Experimenting with different careers in your 20s can help you develop your skills, discover new passions, or, in Hoskins’ case, return to old ones. 

Hoskins rejoined Gensler in 1995 as a managing director of their Washington, D.C. office in her 30s after having worked there between 1983 and 1985 as an architect designer at their New York office.

That decision was influenced, in part, by one of Hoskins’ favorite childhood hobbies: flipping through architecture magazines and doodling designs based on the spreads. A native of Chicago, Hoskins says she grew up with plenty of exposure to the striking buildings that make up the city’s downtown and pages of Architectural Record, a magazine her mother often brought home. 

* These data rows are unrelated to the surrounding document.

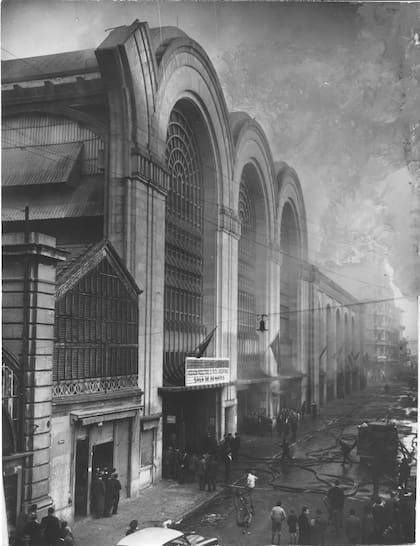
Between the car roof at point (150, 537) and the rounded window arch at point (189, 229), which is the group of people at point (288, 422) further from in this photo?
the car roof at point (150, 537)

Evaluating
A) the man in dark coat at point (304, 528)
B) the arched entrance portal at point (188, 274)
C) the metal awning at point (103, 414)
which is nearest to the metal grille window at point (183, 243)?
the arched entrance portal at point (188, 274)

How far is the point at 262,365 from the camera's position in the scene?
11945 mm

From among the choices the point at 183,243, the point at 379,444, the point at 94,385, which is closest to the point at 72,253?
the point at 94,385

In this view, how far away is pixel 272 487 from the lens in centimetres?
1049

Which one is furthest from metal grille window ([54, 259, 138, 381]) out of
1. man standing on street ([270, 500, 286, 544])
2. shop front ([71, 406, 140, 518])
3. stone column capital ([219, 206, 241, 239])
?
man standing on street ([270, 500, 286, 544])

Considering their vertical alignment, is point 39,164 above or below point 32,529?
above

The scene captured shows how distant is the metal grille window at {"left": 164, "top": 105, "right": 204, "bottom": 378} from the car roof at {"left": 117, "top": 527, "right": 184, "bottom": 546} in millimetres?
2773

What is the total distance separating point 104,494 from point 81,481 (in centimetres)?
49

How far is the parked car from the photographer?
906 cm

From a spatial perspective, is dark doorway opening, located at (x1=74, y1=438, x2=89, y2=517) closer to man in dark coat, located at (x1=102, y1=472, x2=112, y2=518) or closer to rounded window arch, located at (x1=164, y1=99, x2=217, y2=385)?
man in dark coat, located at (x1=102, y1=472, x2=112, y2=518)

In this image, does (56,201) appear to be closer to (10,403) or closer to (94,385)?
(94,385)

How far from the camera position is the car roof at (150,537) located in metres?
9.04

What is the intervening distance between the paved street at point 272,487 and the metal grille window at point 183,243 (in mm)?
2230

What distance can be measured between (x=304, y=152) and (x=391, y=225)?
2044 mm
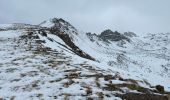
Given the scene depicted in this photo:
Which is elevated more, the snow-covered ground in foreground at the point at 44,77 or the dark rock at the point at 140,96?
the snow-covered ground in foreground at the point at 44,77

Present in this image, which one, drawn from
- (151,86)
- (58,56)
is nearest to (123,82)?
(151,86)

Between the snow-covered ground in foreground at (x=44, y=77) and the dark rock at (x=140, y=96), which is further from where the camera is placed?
the snow-covered ground in foreground at (x=44, y=77)

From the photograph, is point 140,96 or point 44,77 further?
point 44,77

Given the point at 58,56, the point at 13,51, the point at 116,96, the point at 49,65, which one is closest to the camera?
the point at 116,96

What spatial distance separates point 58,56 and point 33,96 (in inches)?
Result: 328

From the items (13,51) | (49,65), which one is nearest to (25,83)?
(49,65)

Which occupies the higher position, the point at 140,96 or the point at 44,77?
the point at 44,77

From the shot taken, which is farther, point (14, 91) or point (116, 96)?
point (14, 91)

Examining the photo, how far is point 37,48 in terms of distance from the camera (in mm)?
23156

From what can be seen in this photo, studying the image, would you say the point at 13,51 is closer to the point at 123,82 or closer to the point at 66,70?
the point at 66,70

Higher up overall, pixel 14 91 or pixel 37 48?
pixel 37 48

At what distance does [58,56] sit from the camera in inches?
802

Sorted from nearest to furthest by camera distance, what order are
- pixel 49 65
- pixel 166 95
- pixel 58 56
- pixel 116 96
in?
1. pixel 116 96
2. pixel 166 95
3. pixel 49 65
4. pixel 58 56

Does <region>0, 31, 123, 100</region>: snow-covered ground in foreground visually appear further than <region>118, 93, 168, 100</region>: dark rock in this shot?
Yes
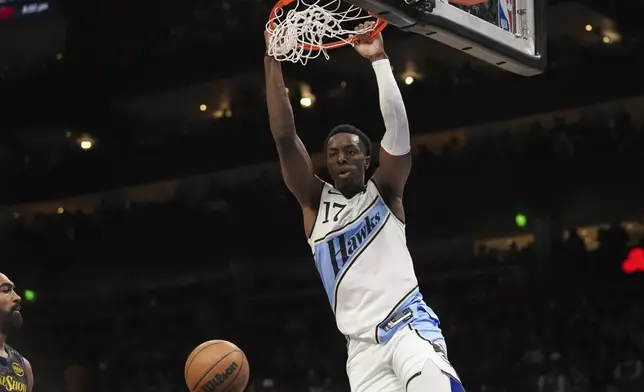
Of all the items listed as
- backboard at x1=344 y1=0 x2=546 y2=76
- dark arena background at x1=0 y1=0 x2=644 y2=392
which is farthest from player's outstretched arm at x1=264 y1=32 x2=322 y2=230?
dark arena background at x1=0 y1=0 x2=644 y2=392

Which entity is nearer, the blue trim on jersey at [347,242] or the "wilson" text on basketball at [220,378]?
the blue trim on jersey at [347,242]

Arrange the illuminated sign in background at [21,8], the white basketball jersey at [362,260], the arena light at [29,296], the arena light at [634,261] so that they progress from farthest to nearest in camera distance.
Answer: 1. the arena light at [29,296]
2. the illuminated sign in background at [21,8]
3. the arena light at [634,261]
4. the white basketball jersey at [362,260]

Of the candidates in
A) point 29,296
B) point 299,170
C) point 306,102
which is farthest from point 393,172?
point 29,296

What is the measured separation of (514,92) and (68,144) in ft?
27.1

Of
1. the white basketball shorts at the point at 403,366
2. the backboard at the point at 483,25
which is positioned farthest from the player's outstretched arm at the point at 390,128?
the white basketball shorts at the point at 403,366

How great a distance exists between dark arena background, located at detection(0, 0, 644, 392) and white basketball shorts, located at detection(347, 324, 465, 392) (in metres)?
7.49

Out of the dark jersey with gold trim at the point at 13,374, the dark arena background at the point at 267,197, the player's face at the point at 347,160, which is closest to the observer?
the player's face at the point at 347,160

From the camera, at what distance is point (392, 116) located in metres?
4.49

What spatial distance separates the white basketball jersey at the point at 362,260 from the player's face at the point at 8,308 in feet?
7.54

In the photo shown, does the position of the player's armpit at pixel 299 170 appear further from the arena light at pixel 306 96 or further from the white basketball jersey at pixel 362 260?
the arena light at pixel 306 96

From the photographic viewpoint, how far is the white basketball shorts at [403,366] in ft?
13.4

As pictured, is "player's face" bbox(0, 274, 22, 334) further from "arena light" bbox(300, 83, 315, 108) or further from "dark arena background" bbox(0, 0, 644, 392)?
"arena light" bbox(300, 83, 315, 108)

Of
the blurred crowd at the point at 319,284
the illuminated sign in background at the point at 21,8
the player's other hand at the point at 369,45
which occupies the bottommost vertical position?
the blurred crowd at the point at 319,284

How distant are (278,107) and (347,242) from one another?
2.37 ft
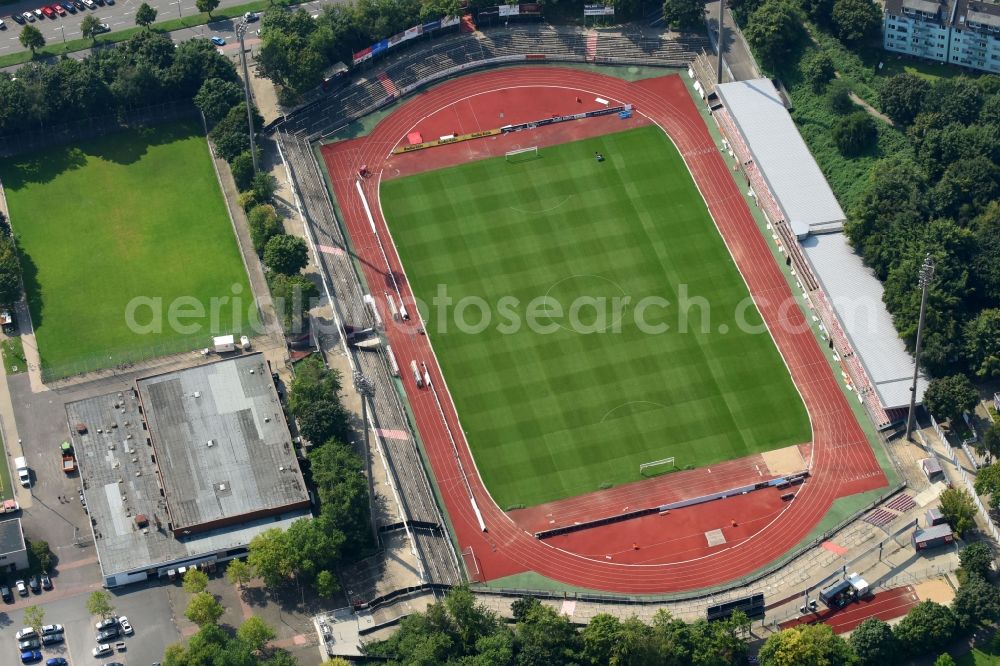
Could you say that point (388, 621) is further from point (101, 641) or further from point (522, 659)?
point (101, 641)

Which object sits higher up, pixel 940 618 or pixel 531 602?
pixel 531 602

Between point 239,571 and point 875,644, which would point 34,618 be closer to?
point 239,571

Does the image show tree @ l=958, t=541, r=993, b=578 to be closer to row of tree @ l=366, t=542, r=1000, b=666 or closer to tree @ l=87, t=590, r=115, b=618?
row of tree @ l=366, t=542, r=1000, b=666

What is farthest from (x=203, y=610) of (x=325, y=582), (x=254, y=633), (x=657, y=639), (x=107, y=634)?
(x=657, y=639)

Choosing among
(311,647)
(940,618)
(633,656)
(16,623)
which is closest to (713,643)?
(633,656)

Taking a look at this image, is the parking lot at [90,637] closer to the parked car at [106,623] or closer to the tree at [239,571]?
the parked car at [106,623]

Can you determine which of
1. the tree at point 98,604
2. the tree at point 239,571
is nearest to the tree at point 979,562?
the tree at point 239,571
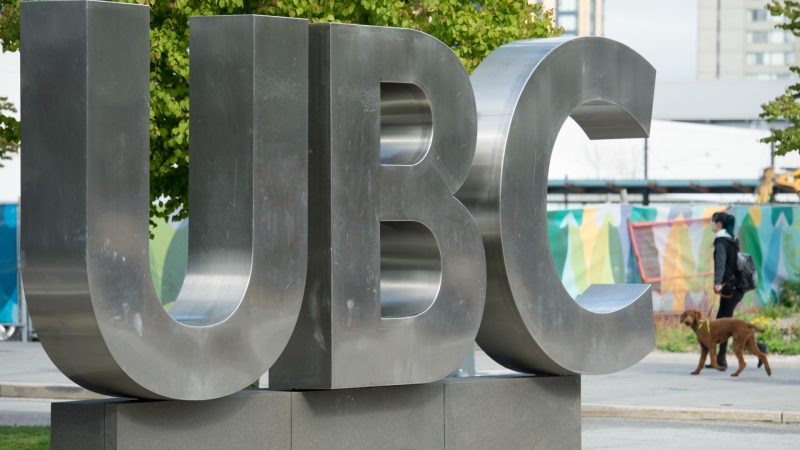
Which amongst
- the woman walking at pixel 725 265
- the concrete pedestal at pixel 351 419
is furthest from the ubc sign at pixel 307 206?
the woman walking at pixel 725 265

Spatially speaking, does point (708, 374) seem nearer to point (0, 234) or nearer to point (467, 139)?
point (467, 139)

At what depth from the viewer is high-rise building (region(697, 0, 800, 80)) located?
162125 millimetres

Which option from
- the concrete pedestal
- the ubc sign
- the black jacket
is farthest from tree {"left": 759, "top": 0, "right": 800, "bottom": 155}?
the concrete pedestal

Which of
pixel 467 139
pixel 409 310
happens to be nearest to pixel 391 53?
pixel 467 139

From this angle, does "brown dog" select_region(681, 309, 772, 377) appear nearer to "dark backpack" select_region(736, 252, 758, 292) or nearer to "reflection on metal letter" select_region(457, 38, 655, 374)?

Gensler's co-CEOs Diane Hoskins and Andy Cohen
Gensler’s co-CEOs Diane Hoskins and Andy Cohen
Photo: Jim Krantz

Although she liked all the jobs she held in her 20s, Hoskins says she quickly realized that the career that would bring her the most fulfillment would be one in architecture and design. “It came full circle,” Hoskins says of her career. She’s worked at Gensler for nearly 30 years.

“Ultimately, I decided to come back into architecture and design because I missed being part of the creative process — helping clients bring their vision to life, and designing spaces that help organizations solve their challenges and meet their goals,” she explains.

When you’re just starting your career, it’s normal to feel a lot of pressure to make all the “right” decisions, she says — it might feel like those decisions are high-stakes or permanent, but, as Hoskins stresses, “they’re not.” 

Younger professionals might get a bad reputation for job-hopping, but if your work doesn’t align with your skills, passions, or professional goals, “don’t be afraid to try something different,” Hoskins says. “You can allow yourself to be a bit untethered.”